═══ Data for analysis ═══
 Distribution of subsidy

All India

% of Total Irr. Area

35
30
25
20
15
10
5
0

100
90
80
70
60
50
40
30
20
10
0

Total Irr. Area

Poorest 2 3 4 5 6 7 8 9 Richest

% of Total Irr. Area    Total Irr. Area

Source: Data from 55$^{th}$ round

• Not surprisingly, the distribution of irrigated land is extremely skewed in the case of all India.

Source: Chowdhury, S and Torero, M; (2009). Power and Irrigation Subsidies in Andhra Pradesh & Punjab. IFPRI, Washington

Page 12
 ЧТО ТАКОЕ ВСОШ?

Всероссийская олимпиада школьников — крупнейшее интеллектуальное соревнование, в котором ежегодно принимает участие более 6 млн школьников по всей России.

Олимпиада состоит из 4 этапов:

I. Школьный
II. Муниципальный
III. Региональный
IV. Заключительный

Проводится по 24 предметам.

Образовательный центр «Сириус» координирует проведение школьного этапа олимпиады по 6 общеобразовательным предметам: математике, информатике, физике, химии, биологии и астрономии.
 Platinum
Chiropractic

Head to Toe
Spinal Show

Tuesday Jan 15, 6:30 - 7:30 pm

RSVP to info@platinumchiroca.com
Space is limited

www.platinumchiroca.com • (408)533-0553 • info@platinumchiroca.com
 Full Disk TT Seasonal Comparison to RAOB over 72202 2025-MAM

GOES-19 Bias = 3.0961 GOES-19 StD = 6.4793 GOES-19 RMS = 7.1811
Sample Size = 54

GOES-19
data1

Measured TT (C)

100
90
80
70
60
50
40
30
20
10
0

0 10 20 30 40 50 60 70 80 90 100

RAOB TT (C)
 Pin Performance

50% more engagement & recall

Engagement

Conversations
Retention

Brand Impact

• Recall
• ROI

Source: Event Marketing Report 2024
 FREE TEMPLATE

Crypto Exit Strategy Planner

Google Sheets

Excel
═══
Problem to work on
Take the entries above and return all of them exactly.

Response area
 Distribution of subsidy

All India

% of Total Irr. Area

35
30
25
20
15
10
5
0

100
90
80
70
60
50
40
30
20
10
0

Total Irr. Area

Poorest 2 3 4 5 6 7 8 9 Richest

% of Total Irr. Area    Total Irr. Area

Source: Data from 55$^{th}$ round

• Not surprisingly, the distribution of irrigated land is extremely skewed in the case of all India.

Source: Chowdhury, S and Torero, M; (2009). Power and Irrigation Subsidies in Andhra Pradesh & Punjab. IFPRI, Washington

Page 12
 ЧТО ТАКОЕ ВСОШ?

Всероссийская олимпиада школьников — крупнейшее интеллектуальное соревнование, в котором ежегодно принимает участие более 6 млн школьников по всей России.

Олимпиада состоит из 4 этапов:

I. Школьный
II. Муниципальный
III. Региональный
IV. Заключительный

Проводится по 24 предметам.

Образовательный центр «Сириус» координирует проведение школьного этапа олимпиады по 6 общеобразовательным предметам: математике, информатике, физике, химии, биологии и астрономии.
 Platinum
Chiropractic

Head to Toe
Spinal Show

Tuesday Jan 15, 6:30 - 7:30 pm

RSVP to info@platinumchiroca.com
Space is limited

www.platinumchiroca.com • (408)533-0553 • info@platinumchiroca.com
 Full Disk TT Seasonal Comparison to RAOB over 72202 2025-MAM

GOES-19 Bias = 3.0961 GOES-19 StD = 6.4793 GOES-19 RMS = 7.1811
Sample Size = 54

GOES-19
data1

Measured TT (C)

100
90
80
70
60
50
40
30
20
10
0

0 10 20 30 40 50 60 70 80 90 100

RAOB TT (C)
 Pin Performance

50% more engagement & recall

Engagement

Conversations
Retention

Brand Impact

• Recall
• ROI

Source: Event Marketing Report 2024
 FREE TEMPLATE

Crypto Exit Strategy Planner

Google Sheets

Excel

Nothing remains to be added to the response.